I'm super late this morning, due to getting home from rehearsal last night after midnight and then not setting an alarm. The one night I sleep all night, and there's no way to get us up.
So we are both two hours late for work. Awesome.
I wasn't going to make this story a part of my blog, because, well, it's kind of gross, but I realized that there are some people out there that enjoy this sort of thing. I know I do.
I'm not a laugh-out-loud sort of person. I tend to smile a lot and laugh on the inside unless it falls into a certain category of funniness. One of those categories is definitely farting. So my husband saves up farting stories and tells them to me to make me laugh when he thinks it's necessary. This one was about as necessary as it gets:
One day at work, my husband was in the bathroom, in a stall because all the stand-ups were being used. Then, he hears a guy break wind. Now, from what I hear, this is a pretty normal occurrence in the men's room.
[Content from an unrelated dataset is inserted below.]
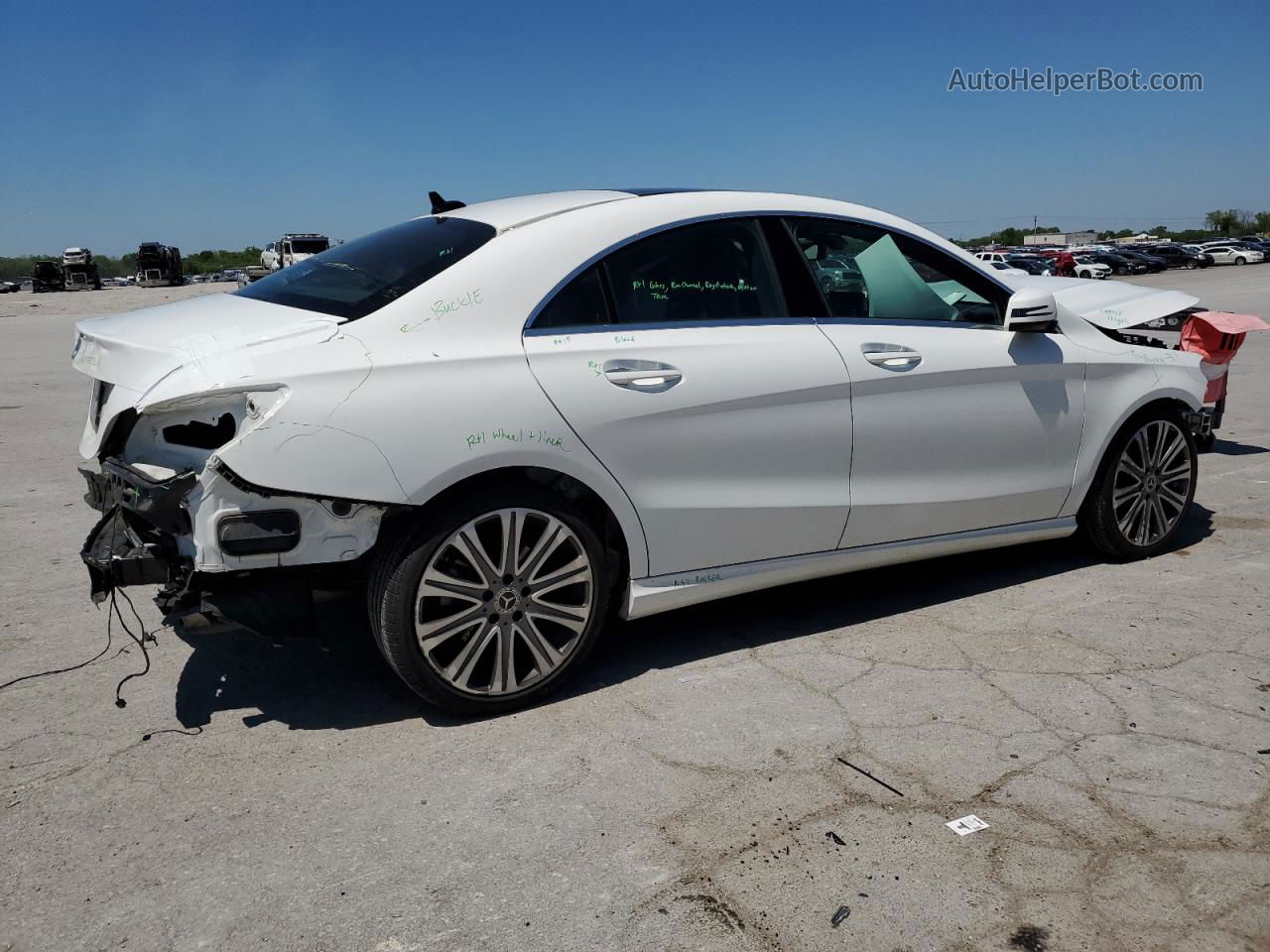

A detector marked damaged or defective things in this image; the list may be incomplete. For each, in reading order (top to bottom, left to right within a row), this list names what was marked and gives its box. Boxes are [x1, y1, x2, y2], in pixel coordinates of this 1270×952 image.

Not so much in the ladies' room, unless it's accompanied by a little cough, in order to try to cover. Anyway, so the first guy cuts it, then another guy says, "Whoa. I can do way better than that."
Yep, my husband witnessed an honest-to-goodness, real-life farting contest. How lucky is that? I can't really write it out, because in the telling you have to make the noises, and I don't know how to effectively spell the different ways each fart sounded (according to my husband). Let's just say I nearly died from laughing. Holy cow. Farts will get me every time. And he stood there in the bathroom, laughing, all alone, until they were done. I might've been on the floor, except for the whole germ thing.
Ah, stuff is fun.
I have one other small tidbit I'd like to share, since today is obviously bathroom day: Lock the door if you're going, okay? If you don't, it's your own fault, and just because you're using a single-toilet facility to get some reading done, and you were so intent on getting down to business that you forgot to lock the door, it doesn't mean that you should glare at me and say, "I'M IN HERE!!!!" in your crazy Exorcist-type voice and slam the door shut in my face. Yep, last night I went to use the bathroom, opened the door, and this lady was sitting on the toilet, pants around her ankles, reading Harry Potter and the Sorcerer's Stone. Good times.
I hope you've all learned something today. I know I have, I'm sure, at some point in all of this.